• ACTION ITEM
Would you reproduce exactly the lines below from the one holding "Rethinking the Way" through the one holding "On the Trail of Marco Polo/Lautten Compagney", inclusive, and no others?

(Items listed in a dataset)
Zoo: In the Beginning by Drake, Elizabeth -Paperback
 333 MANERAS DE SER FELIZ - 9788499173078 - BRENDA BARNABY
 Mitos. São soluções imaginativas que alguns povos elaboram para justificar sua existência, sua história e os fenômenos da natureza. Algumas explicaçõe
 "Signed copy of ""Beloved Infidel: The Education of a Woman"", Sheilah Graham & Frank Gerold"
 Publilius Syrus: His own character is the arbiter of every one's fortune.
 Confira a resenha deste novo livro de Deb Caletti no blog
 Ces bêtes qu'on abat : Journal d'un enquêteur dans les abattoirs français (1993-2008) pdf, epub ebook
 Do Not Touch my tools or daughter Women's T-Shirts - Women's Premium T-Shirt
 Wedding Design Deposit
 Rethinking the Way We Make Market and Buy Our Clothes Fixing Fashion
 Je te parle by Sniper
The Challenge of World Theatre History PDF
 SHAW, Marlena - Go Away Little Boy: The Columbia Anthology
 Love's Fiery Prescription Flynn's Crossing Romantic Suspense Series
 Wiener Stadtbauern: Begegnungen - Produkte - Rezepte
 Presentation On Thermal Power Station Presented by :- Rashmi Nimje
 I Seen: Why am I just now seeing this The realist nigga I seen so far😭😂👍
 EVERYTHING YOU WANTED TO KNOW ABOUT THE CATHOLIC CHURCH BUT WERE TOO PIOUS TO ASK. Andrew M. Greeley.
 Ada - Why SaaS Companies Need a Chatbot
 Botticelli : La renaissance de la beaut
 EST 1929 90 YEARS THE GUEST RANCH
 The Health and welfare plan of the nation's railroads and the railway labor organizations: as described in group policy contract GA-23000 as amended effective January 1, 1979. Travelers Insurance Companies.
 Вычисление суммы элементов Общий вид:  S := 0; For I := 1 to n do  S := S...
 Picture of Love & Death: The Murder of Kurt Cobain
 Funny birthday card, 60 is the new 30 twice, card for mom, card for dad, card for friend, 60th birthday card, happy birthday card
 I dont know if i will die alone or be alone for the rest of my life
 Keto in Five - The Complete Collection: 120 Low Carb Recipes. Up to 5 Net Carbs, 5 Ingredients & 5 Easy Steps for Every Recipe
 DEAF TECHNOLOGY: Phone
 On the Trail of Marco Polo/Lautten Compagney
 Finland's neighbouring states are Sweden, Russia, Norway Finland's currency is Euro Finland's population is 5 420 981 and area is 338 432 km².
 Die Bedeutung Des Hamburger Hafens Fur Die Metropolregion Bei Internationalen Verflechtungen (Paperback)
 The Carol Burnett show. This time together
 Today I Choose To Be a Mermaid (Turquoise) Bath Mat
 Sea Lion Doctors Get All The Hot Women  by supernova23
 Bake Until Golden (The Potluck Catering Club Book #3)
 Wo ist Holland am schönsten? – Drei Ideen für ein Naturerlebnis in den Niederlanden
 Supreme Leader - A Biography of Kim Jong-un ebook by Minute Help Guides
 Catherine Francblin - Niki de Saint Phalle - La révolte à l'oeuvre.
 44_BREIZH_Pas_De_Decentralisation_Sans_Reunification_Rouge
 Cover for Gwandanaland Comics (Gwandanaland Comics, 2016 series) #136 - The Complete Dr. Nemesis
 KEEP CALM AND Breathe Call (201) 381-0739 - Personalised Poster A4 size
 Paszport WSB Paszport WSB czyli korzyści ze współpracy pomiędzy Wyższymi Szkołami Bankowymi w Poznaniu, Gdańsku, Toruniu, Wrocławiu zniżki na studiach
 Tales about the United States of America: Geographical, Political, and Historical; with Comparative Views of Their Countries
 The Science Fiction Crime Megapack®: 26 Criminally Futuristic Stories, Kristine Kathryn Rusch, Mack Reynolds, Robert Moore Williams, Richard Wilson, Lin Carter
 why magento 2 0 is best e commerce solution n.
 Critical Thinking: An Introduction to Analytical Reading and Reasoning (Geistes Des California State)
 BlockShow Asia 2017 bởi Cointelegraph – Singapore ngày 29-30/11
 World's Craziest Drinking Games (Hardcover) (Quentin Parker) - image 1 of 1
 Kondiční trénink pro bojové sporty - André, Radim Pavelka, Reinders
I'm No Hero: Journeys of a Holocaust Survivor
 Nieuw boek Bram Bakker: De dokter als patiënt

• ANSWER TO THIS TASK
 Rethinking the Way We Make Market and Buy Our Clothes Fixing Fashion
 Je te parle by Sniper
The Challenge of World Theatre History PDF
 SHAW, Marlena - Go Away Little Boy: The Columbia Anthology
 Love's Fiery Prescription Flynn's Crossing Romantic Suspense Series
 Wiener Stadtbauern: Begegnungen - Produkte - Rezepte
 Presentation On Thermal Power Station Presented by :- Rashmi Nimje
 I Seen: Why am I just now seeing this The realist nigga I seen so far😭😂👍
 EVERYTHING YOU WANTED TO KNOW ABOUT THE CATHOLIC CHURCH BUT WERE TOO PIOUS TO ASK. Andrew M. Greeley.
 Ada - Why SaaS Companies Need a Chatbot
 Botticelli : La renaissance de la beaut
 EST 1929 90 YEARS THE GUEST RANCH
 The Health and welfare plan of the nation's railroads and the railway labor organizations: as described in group policy contract GA-23000 as amended effective January 1, 1979. Travelers Insurance Companies.
 Вычисление суммы элементов Общий вид:  S := 0; For I := 1 to n do  S := S...
 Picture of Love & Death: The Murder of Kurt Cobain
 Funny birthday card, 60 is the new 30 twice, card for mom, card for dad, card for friend, 60th birthday card, happy birthday card
 I dont know if i will die alone or be alone for the rest of my life
 Keto in Five - The Complete Collection: 120 Low Carb Recipes. Up to 5 Net Carbs, 5 Ingredients & 5 Easy Steps for Every Recipe
 DEAF TECHNOLOGY: Phone
 On the Trail of Marco Polo/Lautten Compagney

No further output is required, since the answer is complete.